I am assuming you are talking about these in context of TLS, particularly TLS ciphers. There seems to be some confusion around the what each component does. It is all easier to understand if you see the whole picture so here it is.
During a TLS handshake the following things happen: authentication, key exchange. The details about these depend on the so called cipher suite. Here is a sample.
TLS_ECDHE_RSA_WITH_AES_128_GCM_SHA256
This basically says the following.
- The server will serve a certificate, which contains an RSA public key. This will be used for authentication.
- The key exchange will be done using ECDHE.
- The symmetric cipher used after the key exchange will be AES-GCM with a 128 bit key.
- The PRF (pseudo-random function) to use during the exchange is SHA256 (it may also indicate the MAC w/ older TLS versions).
Look closely and you will see how all these are represented in the cipher suite.
Now let's see what these might mean: ECDHE-RSA, Static DH, RSA
ECDHE-RSA = server randomly generate a DH-key pair because the
certificate has no sufficient information to send over to client for
master secret generation. The DH public key is sent in "server key
exchange" packet. The secret will never be sent in the wire. The "RSA"
in the cipher suite refers to the random DH public key signature, but
not the certificate signature
You are on the right track here, and now, with the knowledge about the whole picture, it is easier to understand this. During a "classic" key exchange, the public key in the certificate (and its private pair) is used to agree on a symmetric key. This, however, creates problems if the server's key is ever compromised. If private key corresponding to the public key in the certificate is ever stolen, previously recorded traffic can be decrypted at ease.
This is something we generally want to avoid. Enter Forward Secrecy. The protocol introduces the possibility to have a separate key exchange which does not depend on the RSA key pair that much. The algorithm usually used for this is called Diffie-Hellman.
For DH to work you need the so called DH-parameters, which are basically a prime modulus and a generator. These parameters are public. These are precomputed during the server setup time and shared with each client during the key exchange. Clients in cooperation with the server then use these parameters to agree on a key without actually sending it over the wire, just like you said. Here is a great video about this from the Khan Academy. The DH-key pair's private key is essentially the private number in the video. While the public key is what is sent on the wire.
To sum it up, ECDHE is Ephemeral Elliptic Curve Diffie-Hellman, which is DH over elliptic curves. The ephemeral part refers to the fact that each connection uses a different, randomly generated DH-key pair.
Static DH = server has a fix DH public key in the certificate, it will
be used by the client for share secret generation. The secret will
never be sent in the wire. Since information is enough, server key
exchange message is not needed
Static DH refers to the server choosing the same DH key-pair for every client connection (private number in the video). Or, like you suggested, it can be embedded in the certificate. This allows passive monitoring of TLS connections. This essentially disables forward secrecy.

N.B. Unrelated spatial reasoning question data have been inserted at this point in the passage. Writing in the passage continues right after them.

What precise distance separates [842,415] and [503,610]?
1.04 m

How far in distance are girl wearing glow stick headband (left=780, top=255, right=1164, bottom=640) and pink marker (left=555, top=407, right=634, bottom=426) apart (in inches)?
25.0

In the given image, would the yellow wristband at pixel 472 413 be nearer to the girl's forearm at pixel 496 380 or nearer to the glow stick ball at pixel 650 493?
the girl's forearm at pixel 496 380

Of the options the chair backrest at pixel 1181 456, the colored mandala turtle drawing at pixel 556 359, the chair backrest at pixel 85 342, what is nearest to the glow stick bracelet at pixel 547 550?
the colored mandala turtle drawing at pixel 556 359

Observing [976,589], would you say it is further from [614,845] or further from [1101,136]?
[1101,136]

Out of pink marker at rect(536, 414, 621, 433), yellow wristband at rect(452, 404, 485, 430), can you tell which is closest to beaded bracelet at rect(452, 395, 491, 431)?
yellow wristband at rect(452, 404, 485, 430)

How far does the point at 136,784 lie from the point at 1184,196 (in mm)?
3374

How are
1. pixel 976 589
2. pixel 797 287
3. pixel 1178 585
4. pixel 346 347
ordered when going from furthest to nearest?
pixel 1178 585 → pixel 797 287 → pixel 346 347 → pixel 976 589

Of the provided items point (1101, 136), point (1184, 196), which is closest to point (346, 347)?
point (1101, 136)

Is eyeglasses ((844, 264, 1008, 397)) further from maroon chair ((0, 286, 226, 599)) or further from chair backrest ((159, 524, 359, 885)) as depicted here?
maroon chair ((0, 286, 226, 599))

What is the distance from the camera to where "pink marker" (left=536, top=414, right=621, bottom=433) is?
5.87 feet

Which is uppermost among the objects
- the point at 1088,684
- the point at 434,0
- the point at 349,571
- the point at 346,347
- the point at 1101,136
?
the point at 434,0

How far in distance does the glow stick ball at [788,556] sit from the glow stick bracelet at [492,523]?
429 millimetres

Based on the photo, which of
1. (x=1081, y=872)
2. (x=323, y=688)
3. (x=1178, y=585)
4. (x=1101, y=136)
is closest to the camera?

RSA = Client will use server's public key to encrypt the PMS and send
over to server, server will decrypt the PMS and generate the same PMS.
The secret is sent in the wire
Exactly so.
Now, arriving at your question.
"RSA public key" in the certificate, for TLS-RSA, is used by the
client to encrypt the PMS. It can be seen at "client key exchange"
packet. Then What is its function in the case of TLS-ECDHE-RSA?
Now, this is easy to answer. When there is an explicit key exchange algorithm, the key in the certificate (RSA public key in this case) is only used for authentication. Making sure you connect to the host you intend to by validating the certificate chain and verifying that the server holds the private key for the given certificate's public one. It will also sign the DH-public key it sends to the client with its RSA private key, which the client verifies during the handshake.